Probability Sun
- First edition
- Author: Nancy Kress
- Cover artist: Bob Eggleton
- Language: English
- Series: Probability trilogy
- Genre: Science fiction
- Publisher: Tor Books
- Publication date: 2001
- Publication place: United States
- Media type: Print (hardback & paperback)
- Pages: 347
- ISBN: 978-0-7653-4355-0
- OCLC: 51638823
- Preceded by: Probability Moon
- Followed by: Probability Space

= Probability Sun =

2001 novel by Nancy Kress

Probability Sun is a 2001 science fiction novel by American writer Nancy Kress, a sequel to her 2000 publication Probability Moon. It was followed in 2002 by Probability Space, which won the John W. Campbell Memorial Award.

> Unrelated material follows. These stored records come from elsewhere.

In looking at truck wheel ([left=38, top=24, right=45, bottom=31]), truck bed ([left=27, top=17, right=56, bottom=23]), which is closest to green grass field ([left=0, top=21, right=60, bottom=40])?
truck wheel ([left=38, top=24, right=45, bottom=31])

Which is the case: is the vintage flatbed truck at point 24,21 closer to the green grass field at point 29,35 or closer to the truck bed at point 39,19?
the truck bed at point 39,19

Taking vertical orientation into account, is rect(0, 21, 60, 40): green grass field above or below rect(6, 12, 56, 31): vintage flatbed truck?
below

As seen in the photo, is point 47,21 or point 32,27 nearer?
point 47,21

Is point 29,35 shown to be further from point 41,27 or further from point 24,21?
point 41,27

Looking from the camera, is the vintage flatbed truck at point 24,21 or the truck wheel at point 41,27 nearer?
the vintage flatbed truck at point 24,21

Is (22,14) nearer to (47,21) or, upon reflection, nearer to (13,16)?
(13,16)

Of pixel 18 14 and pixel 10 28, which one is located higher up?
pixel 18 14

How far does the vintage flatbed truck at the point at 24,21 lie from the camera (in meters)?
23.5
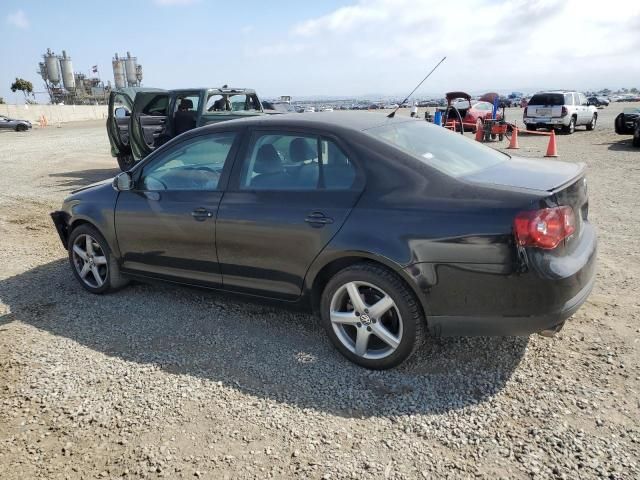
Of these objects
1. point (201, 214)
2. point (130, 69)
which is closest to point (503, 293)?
point (201, 214)

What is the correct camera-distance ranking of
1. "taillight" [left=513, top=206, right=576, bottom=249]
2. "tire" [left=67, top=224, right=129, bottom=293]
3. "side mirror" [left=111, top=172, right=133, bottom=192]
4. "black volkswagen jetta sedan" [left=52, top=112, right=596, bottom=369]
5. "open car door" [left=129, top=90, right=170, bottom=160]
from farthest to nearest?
"open car door" [left=129, top=90, right=170, bottom=160] → "tire" [left=67, top=224, right=129, bottom=293] → "side mirror" [left=111, top=172, right=133, bottom=192] → "black volkswagen jetta sedan" [left=52, top=112, right=596, bottom=369] → "taillight" [left=513, top=206, right=576, bottom=249]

The novel concerns a military expedition to the planet World, where aliens live who have developed a strange form of telepathy or collective unconscious, "shared reality", which causes piercing "head-pain" whenever "Worlders" attempt to hold strongly differing opinions. However, the expedition concerns a crash-landed alien artifact in the planet's crust which has uncharted powers, and may be the key to humanity winning a war against the "Fallers", a genocidal alien race.

==Setting==
The Probability trilogy takes place in a galaxy that has been colonized by humans. This was made possible by the space tunnels, a network of FTL warp gates that were created by a now-lost progenitor race. Humanity is not united under a common government and political system; instead, the various governments in the Solar System and beyond have united as the "Solar Alliance Defense Network" in light of the war against the Fallers. The Terrans have also discovered a number of alien races, most of them vastly similar in body format, living conditions and even DNA, leading to the hypothesis that the aforementioned progenitor race seeded the galaxy with sentient life, which then evolved according to the conditions on each planet. Of the known alien races, humanity is the only one that has reached space.

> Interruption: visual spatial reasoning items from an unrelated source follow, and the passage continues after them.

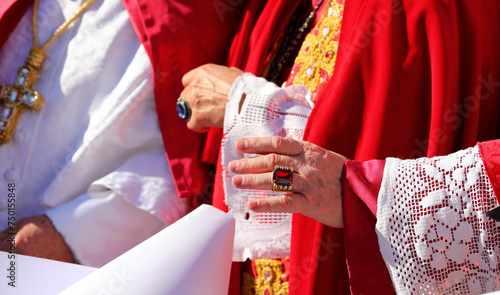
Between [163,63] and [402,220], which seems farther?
[163,63]

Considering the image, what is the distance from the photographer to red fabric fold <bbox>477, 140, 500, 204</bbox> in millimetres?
739

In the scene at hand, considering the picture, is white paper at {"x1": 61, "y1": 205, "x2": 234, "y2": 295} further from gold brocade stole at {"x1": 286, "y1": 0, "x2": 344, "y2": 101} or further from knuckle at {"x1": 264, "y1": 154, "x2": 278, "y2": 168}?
gold brocade stole at {"x1": 286, "y1": 0, "x2": 344, "y2": 101}

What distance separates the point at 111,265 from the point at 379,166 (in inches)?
17.9

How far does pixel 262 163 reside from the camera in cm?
81

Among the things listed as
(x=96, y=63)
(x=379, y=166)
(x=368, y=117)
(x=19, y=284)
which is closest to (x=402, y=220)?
(x=379, y=166)

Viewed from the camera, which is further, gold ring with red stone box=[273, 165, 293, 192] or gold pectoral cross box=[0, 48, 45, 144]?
gold pectoral cross box=[0, 48, 45, 144]

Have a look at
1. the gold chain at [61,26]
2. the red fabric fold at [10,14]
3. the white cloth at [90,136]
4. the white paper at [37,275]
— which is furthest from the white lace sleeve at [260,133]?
the red fabric fold at [10,14]

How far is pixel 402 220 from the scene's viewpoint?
781 mm

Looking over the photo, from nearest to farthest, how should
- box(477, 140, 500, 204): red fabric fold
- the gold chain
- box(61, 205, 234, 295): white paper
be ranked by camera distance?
1. box(61, 205, 234, 295): white paper
2. box(477, 140, 500, 204): red fabric fold
3. the gold chain

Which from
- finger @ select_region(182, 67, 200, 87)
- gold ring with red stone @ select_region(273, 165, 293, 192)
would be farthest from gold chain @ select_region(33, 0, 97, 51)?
gold ring with red stone @ select_region(273, 165, 293, 192)

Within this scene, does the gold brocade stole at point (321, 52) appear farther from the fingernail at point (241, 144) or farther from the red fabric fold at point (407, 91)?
the fingernail at point (241, 144)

Humanity's understanding of the space tunnels is very limited, but several peculiar traits have been discovered. For one: if Ship A enters Tunnel 1, exits Tunnel 2 and then turns around and enters Tunnel 2 again, it will emerge from Tunnel 1 again... Unless Ship B emerges from Tunnel 2 in the interim, at which point Ship A will instead emerge from wherever Ship B entered. (The single tunnel leading to World is #438, which gives an idea of how carefully passage through heavily used tunnels must be coordinated.) For two, objects can only enter the Tunnel if they are below a certain mass, about 100,000 tons; anything larger will actually fit into the aperture, but will collapse and explode. The threshold of what the tunnel can handle is determined by the object's Schwarzschild radius. Finally, nobody knows how the tunnels work. At all. Macro-level quantum entanglement has been proposed, but it is so far out of the realm of current physics that nobody believes it.

The space tunnels also lead to the discovery of the Fallers, an alien race who refused to establish communications and immediately launched a war, which they are winning. No Faller has been captured alive—they prefer to suicide or kamikaze—but forensic examination of corpses indicate they evolved separately from humans, instead of being seeded by the progenitors. Like humanity, they were not an interstellar race until the discovery of a space tunnel in their system, though they have been closing the gap quickly. Unlike humans, they did not discover the tunnel independently; it was, in fact, a Terran craft emerging into their home system that catapulted them onto the interstellar stage.

The Probability novels shares two technological quirks with another of Nancy Kress' trilogies, the Beggars trilogy: in both stories, use of both genetic modification and behavior-regulating neuropharmacological drugs is commonplace. "Genemods" are applied in vitro, whereas those who adhere to the "Discipline" administer "neuropharms" daily to control their neurotransmitter balances, in a mix that can be altered depending on the activities of one's day and the mood one hopes to approach it with.

==Plot synopsis==

While the human race struggles at war with the Fallers, an advanced alien race, an artifact is discovered which might be the key to a lost science, be a weapon itself, or a doomsday device.

==Reception==

Both Kirkus Reviews and Publishers Weekly gave the book favorable reviews.